Sydney Sunderland was an active member of many Federal Government
committees. He represented universities with medical schools on
the National Health and Medical Research Council, and was a member
of the Council's Medical Research Advisory Committee from 1953
to 1969. He was chairman of the latter committee from 1964 to
1969. In 1970-1971 he was a member of the Advisory Medical Board
of Australia.
One of Sunderland's most important and fruitful commitments to
the Federal Government was his long association with the Australian
Universities Commission. He was the longest-serving member of
the AUC, working from 1962 until 1976 with all four chairmen of
the Commission - Sir Leslie Martin, Sir Lennox Hewitt, Sir Henry
Basten and Professor Peter Karmel. Even before joining the AUC,
Sunderland worked on a sub-committee with Sir Leslie Martin to
assess the costs of the clinical training of medical students
in teaching hospitals, a task that involved visiting all the medical
schools and most teaching hospitals throughout Australia. The
report of this committee provided the baseline data for the subsequent
operations of the AUC.
The AUC was feverishly active in the 1960s and '70s, during which
period twelve new universities and six new medical schools were
created. At the same time the older universities received substantial
injections of funds. Sunderland was involved in all these developments,
particularly those relating to medical schools and teaching hospitals.

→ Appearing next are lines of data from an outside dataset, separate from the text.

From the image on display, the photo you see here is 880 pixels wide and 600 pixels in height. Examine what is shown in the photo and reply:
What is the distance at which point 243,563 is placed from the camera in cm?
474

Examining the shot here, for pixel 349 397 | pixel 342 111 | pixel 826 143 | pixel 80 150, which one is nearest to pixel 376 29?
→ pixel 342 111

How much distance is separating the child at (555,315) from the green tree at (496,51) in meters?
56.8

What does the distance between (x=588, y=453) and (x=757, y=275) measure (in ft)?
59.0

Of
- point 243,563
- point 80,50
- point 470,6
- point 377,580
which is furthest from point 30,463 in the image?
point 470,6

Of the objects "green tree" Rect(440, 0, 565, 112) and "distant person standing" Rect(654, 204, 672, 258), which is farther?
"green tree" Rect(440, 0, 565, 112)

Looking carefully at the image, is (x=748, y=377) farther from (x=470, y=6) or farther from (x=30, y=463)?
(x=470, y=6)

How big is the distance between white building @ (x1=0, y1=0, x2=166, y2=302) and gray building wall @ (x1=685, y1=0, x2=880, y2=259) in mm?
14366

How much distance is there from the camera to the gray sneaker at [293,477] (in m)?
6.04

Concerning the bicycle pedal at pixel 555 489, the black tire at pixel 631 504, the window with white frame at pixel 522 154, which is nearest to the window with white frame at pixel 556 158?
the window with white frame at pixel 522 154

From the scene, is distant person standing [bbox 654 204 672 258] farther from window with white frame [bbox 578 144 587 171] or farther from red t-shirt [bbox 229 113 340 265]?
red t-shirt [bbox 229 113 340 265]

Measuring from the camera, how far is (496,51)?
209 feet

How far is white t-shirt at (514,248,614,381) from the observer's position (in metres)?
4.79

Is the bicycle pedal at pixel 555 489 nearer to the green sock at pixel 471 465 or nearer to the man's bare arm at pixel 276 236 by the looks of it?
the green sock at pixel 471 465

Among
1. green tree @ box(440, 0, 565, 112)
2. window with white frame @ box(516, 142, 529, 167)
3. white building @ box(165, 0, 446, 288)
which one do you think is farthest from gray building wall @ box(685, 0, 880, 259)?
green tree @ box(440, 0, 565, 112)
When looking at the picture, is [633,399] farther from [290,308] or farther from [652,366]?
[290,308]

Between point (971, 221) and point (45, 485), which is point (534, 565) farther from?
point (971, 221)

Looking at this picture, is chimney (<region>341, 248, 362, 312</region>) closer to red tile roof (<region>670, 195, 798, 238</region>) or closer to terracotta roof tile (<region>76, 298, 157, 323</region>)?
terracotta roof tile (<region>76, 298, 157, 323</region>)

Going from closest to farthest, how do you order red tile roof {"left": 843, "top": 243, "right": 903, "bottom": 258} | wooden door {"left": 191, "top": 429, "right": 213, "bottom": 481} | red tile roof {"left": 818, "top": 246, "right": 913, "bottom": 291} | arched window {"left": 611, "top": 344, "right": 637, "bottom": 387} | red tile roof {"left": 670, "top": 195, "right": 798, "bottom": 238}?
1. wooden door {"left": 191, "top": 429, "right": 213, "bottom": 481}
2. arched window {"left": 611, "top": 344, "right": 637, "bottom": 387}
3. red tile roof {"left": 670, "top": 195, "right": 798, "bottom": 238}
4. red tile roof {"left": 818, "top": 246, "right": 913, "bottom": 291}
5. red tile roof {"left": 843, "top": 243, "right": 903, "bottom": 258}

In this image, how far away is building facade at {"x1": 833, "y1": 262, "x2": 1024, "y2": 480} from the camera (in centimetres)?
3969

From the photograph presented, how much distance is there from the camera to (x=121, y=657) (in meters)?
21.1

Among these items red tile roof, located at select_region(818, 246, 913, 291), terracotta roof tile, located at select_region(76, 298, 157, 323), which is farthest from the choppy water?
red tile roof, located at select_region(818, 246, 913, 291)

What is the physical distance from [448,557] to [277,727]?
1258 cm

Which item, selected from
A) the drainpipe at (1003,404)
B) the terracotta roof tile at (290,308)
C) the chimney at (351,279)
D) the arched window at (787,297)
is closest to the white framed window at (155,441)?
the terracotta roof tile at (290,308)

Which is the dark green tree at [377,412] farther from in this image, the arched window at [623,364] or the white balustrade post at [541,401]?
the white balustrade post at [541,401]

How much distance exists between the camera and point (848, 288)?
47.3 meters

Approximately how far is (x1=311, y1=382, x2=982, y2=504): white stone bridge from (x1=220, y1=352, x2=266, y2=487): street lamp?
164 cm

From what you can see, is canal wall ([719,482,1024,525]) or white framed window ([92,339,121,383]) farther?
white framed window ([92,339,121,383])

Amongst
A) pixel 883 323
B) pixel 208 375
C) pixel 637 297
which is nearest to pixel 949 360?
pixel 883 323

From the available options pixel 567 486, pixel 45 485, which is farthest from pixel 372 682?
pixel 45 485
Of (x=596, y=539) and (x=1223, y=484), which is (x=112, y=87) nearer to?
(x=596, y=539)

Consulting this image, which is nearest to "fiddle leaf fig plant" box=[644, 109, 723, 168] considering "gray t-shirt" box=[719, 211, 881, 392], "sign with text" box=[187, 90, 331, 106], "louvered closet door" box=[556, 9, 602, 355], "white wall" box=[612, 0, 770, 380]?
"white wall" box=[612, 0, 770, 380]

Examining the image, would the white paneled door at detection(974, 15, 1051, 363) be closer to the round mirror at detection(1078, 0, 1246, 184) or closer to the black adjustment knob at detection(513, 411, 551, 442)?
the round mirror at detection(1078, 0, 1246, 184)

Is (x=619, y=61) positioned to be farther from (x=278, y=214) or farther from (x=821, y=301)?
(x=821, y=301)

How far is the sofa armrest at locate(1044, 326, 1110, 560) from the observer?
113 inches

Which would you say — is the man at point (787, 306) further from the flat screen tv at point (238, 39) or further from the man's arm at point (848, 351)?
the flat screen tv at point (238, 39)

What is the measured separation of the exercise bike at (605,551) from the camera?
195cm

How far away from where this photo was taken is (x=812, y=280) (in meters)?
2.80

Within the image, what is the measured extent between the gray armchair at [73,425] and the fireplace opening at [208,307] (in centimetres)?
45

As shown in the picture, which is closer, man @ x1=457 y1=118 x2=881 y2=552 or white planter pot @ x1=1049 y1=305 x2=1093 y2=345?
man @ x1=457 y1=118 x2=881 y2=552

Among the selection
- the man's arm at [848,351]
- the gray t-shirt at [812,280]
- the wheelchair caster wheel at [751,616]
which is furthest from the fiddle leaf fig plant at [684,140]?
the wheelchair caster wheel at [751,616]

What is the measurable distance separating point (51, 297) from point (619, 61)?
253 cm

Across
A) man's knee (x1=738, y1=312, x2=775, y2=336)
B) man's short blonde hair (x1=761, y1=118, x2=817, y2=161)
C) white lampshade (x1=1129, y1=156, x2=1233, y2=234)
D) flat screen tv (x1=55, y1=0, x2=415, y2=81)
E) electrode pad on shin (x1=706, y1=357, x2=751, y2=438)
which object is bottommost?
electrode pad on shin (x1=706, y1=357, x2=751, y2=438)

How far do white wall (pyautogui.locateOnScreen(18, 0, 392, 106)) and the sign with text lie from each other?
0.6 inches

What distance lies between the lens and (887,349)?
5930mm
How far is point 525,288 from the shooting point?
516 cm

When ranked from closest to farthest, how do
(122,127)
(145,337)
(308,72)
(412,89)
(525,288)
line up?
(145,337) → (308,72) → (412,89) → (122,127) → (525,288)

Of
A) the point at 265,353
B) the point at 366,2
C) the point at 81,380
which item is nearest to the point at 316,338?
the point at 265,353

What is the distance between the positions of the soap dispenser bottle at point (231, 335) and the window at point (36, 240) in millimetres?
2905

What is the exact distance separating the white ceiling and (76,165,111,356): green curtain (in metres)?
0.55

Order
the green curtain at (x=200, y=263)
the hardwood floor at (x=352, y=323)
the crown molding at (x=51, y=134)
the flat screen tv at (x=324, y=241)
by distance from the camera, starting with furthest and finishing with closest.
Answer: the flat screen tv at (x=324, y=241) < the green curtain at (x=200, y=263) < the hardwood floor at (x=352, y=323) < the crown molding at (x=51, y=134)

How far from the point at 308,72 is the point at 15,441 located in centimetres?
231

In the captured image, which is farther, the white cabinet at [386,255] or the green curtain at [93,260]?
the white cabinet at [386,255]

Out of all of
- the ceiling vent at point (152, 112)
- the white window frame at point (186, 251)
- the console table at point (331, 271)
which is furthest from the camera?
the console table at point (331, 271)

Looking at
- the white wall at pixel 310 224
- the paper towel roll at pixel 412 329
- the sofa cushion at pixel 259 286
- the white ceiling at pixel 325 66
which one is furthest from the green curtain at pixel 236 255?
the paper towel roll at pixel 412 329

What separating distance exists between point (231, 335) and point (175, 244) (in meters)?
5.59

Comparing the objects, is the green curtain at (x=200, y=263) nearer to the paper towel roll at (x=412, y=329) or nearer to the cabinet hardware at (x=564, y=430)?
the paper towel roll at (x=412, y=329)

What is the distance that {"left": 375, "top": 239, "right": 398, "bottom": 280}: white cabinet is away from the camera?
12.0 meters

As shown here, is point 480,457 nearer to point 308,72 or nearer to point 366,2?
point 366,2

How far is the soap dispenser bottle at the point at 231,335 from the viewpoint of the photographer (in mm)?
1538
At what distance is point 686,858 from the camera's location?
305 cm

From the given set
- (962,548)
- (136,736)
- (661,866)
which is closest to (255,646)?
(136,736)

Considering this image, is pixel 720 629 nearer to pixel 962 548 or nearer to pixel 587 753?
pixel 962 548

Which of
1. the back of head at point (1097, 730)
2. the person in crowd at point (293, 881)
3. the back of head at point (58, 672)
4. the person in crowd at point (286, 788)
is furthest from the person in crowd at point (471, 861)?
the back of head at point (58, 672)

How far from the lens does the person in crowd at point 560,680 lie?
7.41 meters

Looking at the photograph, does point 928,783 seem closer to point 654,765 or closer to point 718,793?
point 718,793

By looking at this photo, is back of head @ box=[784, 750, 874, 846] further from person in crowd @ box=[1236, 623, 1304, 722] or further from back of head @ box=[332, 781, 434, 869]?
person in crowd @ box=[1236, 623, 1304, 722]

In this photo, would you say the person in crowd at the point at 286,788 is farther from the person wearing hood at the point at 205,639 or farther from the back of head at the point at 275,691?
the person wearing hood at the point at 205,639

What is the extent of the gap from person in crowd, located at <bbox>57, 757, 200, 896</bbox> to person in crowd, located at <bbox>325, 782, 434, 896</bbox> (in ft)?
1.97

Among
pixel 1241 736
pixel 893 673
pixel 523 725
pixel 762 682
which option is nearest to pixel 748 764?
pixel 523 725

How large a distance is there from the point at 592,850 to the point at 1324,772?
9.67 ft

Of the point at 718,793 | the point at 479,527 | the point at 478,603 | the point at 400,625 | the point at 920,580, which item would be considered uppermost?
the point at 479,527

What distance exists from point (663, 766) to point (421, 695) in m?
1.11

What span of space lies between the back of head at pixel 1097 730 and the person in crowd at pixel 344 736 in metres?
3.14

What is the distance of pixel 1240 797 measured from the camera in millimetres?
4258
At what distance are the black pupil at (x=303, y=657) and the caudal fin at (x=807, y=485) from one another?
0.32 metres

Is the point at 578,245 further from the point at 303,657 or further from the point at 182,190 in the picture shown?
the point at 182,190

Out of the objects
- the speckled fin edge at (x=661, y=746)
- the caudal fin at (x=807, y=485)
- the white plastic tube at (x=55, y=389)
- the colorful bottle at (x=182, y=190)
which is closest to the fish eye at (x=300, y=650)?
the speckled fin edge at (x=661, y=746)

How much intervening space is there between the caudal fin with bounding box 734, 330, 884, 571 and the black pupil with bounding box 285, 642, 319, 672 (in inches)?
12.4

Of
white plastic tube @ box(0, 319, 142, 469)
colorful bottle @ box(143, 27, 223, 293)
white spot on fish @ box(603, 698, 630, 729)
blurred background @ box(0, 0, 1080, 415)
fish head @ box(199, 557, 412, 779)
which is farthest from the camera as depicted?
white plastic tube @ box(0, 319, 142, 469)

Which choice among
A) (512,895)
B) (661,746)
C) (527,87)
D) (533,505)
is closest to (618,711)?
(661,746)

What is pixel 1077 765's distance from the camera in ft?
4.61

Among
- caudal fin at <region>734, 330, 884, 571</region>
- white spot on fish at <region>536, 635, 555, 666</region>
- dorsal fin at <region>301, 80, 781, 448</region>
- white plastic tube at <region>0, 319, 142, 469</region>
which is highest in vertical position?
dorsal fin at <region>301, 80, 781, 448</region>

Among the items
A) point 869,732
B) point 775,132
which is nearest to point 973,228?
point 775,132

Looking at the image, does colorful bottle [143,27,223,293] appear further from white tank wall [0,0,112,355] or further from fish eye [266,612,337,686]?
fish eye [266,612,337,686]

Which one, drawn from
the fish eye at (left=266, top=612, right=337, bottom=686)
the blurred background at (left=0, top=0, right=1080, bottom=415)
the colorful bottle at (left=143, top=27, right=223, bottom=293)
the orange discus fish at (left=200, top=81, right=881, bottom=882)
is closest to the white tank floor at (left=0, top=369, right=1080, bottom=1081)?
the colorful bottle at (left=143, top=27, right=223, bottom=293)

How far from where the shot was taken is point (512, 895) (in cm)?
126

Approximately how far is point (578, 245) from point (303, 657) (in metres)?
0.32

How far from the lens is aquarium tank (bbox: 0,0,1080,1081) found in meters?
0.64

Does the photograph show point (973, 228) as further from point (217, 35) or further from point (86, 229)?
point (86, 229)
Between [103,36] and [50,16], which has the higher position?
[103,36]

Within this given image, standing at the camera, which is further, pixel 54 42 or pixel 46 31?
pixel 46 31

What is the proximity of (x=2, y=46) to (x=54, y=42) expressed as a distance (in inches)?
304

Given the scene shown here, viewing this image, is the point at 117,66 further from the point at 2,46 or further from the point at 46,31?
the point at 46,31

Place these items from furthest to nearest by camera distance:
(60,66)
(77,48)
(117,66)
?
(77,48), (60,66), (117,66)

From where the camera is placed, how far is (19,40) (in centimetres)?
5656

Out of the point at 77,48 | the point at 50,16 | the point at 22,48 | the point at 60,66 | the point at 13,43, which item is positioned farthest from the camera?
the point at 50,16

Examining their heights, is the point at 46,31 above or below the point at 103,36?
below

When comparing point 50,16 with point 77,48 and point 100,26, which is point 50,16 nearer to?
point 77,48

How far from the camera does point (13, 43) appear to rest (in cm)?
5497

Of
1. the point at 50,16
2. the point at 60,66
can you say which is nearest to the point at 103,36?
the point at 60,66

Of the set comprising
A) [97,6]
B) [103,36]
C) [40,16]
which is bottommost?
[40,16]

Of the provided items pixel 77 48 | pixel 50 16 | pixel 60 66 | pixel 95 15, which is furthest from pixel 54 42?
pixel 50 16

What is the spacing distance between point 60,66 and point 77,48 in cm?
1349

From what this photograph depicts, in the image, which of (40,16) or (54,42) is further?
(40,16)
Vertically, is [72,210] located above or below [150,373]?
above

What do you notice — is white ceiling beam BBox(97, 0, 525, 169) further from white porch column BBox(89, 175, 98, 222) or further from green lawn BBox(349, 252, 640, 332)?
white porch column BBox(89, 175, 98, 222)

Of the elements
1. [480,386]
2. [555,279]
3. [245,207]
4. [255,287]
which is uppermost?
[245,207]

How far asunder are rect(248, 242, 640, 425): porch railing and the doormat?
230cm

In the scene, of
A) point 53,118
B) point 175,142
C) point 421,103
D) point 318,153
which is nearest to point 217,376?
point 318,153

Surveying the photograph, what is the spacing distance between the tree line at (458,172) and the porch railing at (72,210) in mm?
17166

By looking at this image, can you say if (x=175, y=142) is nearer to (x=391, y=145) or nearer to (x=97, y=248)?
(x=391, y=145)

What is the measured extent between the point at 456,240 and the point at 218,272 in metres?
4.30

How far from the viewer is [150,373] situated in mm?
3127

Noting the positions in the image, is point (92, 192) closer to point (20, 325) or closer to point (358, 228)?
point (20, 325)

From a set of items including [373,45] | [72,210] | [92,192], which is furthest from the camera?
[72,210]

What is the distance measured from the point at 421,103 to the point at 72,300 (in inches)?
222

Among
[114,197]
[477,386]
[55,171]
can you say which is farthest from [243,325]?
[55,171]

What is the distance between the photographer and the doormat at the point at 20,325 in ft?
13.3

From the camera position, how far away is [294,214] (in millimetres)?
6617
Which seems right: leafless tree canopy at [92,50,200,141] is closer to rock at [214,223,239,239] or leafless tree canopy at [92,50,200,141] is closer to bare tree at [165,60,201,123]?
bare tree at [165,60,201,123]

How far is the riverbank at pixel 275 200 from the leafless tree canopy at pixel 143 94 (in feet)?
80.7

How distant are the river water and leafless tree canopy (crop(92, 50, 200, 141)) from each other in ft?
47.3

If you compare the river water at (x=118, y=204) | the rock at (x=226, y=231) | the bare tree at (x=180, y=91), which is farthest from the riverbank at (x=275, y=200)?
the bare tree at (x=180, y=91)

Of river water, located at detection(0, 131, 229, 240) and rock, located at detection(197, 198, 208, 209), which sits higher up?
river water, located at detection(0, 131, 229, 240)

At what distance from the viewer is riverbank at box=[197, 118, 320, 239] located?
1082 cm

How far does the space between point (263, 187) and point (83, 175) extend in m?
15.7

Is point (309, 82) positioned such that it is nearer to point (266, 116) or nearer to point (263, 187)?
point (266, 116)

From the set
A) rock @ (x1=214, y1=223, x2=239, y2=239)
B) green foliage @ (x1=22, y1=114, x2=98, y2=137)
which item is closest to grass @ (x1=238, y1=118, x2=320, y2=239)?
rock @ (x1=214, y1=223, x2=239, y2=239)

He was a persistent advocate of payment for clinical teaching
undertaken by visiting honorary medical staff, and of the building
of Clinical Science facilities in teaching hospitals to accommodate
university clinical science departments, both practices eventually
being adopted.
Sunderland was particularly involved with the establishment of the medical school in Perth, not initially through the AUC but through a sub-committee of the Senate of the University of Western Australia, appointed in 1955. Financial support from the AUC eventually gave reality to the University's proposal.
Sunderland had a long association with the Australian Department
of External Affairs. His most important commitment, although eventually
it came to nothing, was in Indonesia. At the request of the Indonesian
Government, the Australian Government agreed to support the creation
of a medical school at Bukittingi, in central Sumatra (1956-1960).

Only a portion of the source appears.